Community Calendar

Wall Street Rattles Rye
 
– By Peter Jovanovich

“Bonuses are being cut back.”
“Today, three people I know lost their jobs.”
“Crazy stuff is happening.”
These are just some of the comments heard around Rye now that Wall Street is in a full-blown crisis. If Rye appeared to have escaped the slowdown in the rest of the country, a recession is now on our doorstep.
“For years,” said Cai Palmer, a consultant for hedge funds and owner of Wine at Five, “towns like Rye and Greenwich were innoculated from the turmoil in the general economy. That’s no longer the case.”
What does this crisis mean for Rye residents who work in the financial industry?
Duncan Hennes, the Managing Partner of Atrevida Partners and a former City Council member, told us: “Many people in town worked for Lehman Brothers or Bear Stearns and are now out of a job. For those still working, bonuses are being sharply slashed or eliminated.”
“Further,” said Hennes, “this crisis is also affecting hedge funds, many of which are located in and around Rye. The statistics for all hedge funds show they are delivering their worst returns in a decade.”

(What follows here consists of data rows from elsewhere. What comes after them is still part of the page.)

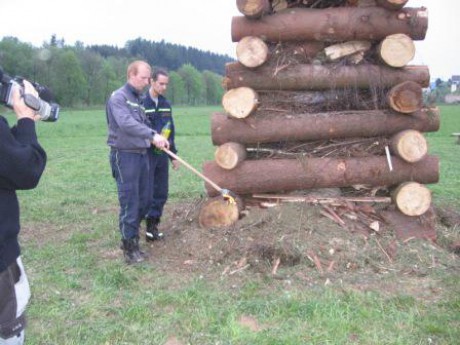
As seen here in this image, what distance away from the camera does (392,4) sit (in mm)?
5766

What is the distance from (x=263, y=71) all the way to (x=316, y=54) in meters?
0.78

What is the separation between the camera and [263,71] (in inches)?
237

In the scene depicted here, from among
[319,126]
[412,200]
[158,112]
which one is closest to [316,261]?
[412,200]

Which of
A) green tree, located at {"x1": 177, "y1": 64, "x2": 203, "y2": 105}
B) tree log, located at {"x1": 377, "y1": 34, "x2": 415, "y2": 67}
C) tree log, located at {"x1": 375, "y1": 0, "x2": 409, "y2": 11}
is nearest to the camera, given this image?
tree log, located at {"x1": 375, "y1": 0, "x2": 409, "y2": 11}

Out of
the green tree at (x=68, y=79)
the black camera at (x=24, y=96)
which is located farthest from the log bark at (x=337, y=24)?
the green tree at (x=68, y=79)

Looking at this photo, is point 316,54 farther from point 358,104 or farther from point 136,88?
point 136,88

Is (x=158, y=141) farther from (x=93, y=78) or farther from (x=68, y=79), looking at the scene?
(x=93, y=78)

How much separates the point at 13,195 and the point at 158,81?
11.8 ft

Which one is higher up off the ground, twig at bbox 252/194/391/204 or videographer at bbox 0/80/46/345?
videographer at bbox 0/80/46/345

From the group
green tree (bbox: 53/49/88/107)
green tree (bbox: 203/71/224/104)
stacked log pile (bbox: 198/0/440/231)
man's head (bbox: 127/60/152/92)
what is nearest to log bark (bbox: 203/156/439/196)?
stacked log pile (bbox: 198/0/440/231)

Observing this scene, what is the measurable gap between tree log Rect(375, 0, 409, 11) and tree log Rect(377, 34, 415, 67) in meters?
0.33

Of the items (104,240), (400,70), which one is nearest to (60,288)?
(104,240)

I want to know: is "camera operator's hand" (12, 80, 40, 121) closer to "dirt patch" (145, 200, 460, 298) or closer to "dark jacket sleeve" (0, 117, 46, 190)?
"dark jacket sleeve" (0, 117, 46, 190)

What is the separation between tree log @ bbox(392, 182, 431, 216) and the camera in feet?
19.4
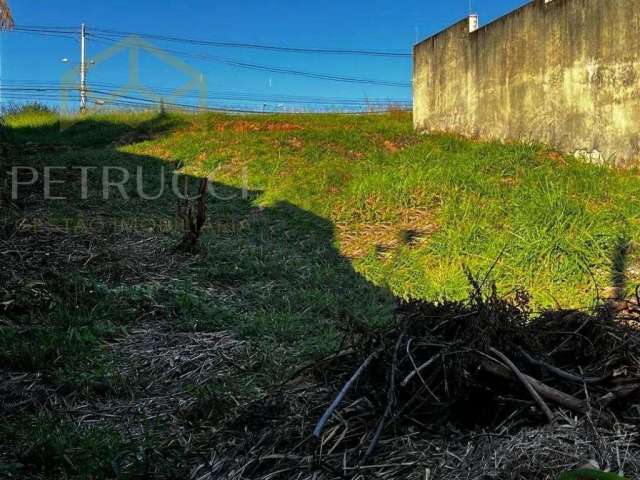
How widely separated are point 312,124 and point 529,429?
1165 centimetres

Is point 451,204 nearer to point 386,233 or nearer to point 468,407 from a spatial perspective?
point 386,233

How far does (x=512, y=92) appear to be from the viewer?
8906 mm

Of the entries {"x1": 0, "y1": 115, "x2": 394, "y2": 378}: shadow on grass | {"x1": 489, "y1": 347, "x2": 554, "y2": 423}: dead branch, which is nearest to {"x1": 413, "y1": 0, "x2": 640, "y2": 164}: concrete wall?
{"x1": 0, "y1": 115, "x2": 394, "y2": 378}: shadow on grass

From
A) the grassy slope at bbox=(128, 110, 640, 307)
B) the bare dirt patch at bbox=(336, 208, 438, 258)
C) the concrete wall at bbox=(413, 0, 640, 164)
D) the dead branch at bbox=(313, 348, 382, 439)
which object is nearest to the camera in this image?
the dead branch at bbox=(313, 348, 382, 439)

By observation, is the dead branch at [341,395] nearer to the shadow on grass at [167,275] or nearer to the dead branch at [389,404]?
the dead branch at [389,404]

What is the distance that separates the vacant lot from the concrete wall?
0.52 metres

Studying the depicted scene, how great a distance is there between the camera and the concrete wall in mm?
6988

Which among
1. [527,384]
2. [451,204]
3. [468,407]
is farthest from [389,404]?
[451,204]

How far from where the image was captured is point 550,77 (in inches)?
320

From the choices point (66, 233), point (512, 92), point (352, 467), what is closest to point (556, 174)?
point (512, 92)

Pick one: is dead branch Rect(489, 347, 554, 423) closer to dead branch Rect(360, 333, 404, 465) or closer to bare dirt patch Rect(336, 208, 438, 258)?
dead branch Rect(360, 333, 404, 465)

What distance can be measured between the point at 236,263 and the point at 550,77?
5.53 m

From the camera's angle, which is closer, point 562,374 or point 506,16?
point 562,374

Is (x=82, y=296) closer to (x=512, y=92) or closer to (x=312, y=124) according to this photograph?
(x=512, y=92)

One twenty-year Wall Street veteran estimated that most of the pain will be felt by the mid-level and middle-aged employees on the Street. “In a Wall Street downturn as severe as this, the 40- and 50-year-olds who get laid off find it very difficult to get back in the game. The top people have made so much money that they’re fine; but the mid-level guys will have to drop two or three levels down the food chain.”

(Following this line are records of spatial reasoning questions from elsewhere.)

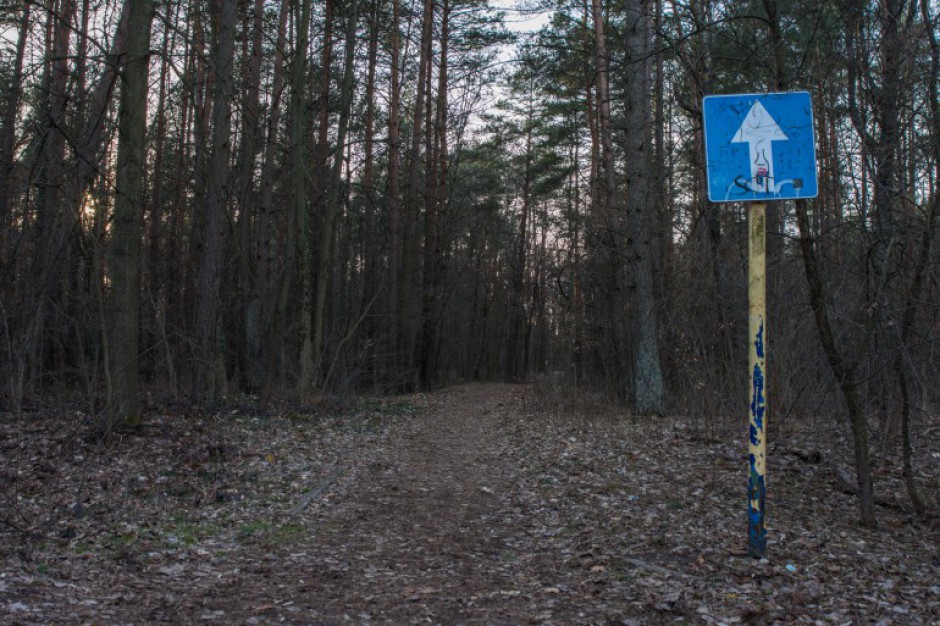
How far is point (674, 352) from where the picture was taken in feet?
39.6

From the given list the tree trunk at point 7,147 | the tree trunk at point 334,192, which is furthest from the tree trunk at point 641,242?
the tree trunk at point 7,147

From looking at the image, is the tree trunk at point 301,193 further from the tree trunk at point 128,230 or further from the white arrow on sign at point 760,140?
the white arrow on sign at point 760,140

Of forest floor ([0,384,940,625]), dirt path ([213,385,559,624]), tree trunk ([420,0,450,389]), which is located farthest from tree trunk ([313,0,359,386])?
tree trunk ([420,0,450,389])

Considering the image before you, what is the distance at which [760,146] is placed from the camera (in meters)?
4.29

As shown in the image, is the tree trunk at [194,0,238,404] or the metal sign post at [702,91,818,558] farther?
the tree trunk at [194,0,238,404]

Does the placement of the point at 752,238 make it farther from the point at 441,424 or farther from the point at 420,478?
the point at 441,424

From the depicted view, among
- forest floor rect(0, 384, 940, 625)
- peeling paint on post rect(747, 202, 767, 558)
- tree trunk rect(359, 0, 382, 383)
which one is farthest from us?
tree trunk rect(359, 0, 382, 383)

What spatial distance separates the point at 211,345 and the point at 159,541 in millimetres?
6867

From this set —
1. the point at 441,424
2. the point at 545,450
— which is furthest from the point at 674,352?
the point at 441,424

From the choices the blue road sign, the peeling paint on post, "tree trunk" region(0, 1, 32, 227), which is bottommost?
the peeling paint on post

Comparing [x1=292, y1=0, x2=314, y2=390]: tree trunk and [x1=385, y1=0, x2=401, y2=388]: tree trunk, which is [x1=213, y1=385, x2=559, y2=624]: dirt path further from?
[x1=385, y1=0, x2=401, y2=388]: tree trunk

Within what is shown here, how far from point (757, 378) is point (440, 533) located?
9.35ft

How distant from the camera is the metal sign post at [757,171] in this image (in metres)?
4.17

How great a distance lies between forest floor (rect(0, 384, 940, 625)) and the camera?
374 centimetres
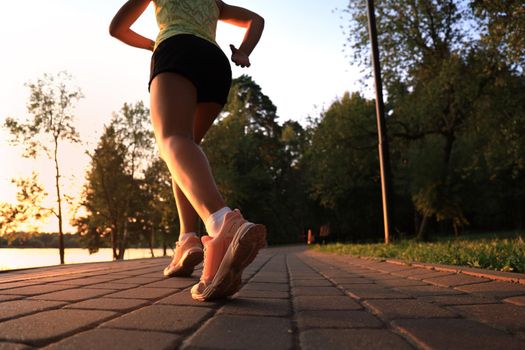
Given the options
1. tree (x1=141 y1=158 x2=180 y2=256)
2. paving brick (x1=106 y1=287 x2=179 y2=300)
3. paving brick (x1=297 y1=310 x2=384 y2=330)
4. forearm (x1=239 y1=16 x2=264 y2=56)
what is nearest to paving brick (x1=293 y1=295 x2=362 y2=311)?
paving brick (x1=297 y1=310 x2=384 y2=330)

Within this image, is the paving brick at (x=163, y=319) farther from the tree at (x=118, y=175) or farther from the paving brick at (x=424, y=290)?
the tree at (x=118, y=175)

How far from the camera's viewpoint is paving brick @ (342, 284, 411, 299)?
257 centimetres

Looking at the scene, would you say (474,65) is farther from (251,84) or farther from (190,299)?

Young people from Rye are also being affected by the financial crisis. We spoke to several 20-something bankers, all of whom requested anonymity because their firms have policies that disallow them from talking on the record to the media. One said the predominant mood on the floor was fear: “No one knows what’s really on the balance sheet of their own bank, let alone the competition.” Another noted: “Our company’s training program has been suspended and summer intern programs are on hold.”

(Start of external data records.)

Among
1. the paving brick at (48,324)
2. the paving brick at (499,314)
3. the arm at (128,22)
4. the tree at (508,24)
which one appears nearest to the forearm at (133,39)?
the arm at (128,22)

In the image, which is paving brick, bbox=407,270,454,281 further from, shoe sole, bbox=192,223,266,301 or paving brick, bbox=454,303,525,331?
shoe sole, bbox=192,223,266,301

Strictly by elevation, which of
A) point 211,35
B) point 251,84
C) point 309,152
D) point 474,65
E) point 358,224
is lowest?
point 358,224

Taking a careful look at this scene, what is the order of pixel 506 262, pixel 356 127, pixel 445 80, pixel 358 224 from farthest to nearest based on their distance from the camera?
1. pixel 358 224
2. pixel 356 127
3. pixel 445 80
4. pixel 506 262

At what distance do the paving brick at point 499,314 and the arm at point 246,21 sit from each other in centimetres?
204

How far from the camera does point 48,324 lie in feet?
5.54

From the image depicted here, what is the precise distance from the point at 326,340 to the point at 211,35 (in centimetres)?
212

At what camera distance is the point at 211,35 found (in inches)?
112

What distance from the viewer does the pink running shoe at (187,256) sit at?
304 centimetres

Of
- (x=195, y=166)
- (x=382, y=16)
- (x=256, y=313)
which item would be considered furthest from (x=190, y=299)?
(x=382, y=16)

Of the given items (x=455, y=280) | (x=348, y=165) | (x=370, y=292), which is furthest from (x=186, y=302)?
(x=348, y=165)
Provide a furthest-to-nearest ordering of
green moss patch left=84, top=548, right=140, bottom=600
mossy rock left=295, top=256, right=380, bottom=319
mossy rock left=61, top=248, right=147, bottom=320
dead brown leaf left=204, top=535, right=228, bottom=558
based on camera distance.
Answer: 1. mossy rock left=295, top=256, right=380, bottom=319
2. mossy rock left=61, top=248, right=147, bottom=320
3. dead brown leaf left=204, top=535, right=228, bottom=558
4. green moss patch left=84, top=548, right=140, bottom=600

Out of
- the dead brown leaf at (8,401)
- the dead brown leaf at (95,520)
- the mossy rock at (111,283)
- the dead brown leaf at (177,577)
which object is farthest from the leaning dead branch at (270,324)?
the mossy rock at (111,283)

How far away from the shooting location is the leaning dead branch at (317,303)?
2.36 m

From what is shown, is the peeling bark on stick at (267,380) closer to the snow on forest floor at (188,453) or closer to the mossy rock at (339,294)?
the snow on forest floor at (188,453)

It’s too soon to estimate what effect the crisis will have on Rye real estate. Prices of Rye homes have dropped somewhat from the peak in 2005, but the falloff has been modest compared to the steep declines elsewhere in the country. Said one prominent broker in town, “It’s been slow all year. People take a lot longer to make a decision to buy; couples are more concerned about taking on too big a mortgage.” A real estate lawyer assessed the market this way: “In late summer/early fall, the housing market is usually quiet. This year, it’s deadly quiet.”
Nevertheless, in every downturn there is an opportunity. Cai Palmer, the hedge fund consultant cum wine shop proprietor, sensed early this year that the market was in trouble. He decided to stock up on lower-priced wines. “In January, we tasted wines in the $15 - 20 range from over 300 vineyards around the world. We selected those we thought were best, the 45 labels we call our ‘recession wines’. They’re selling great.”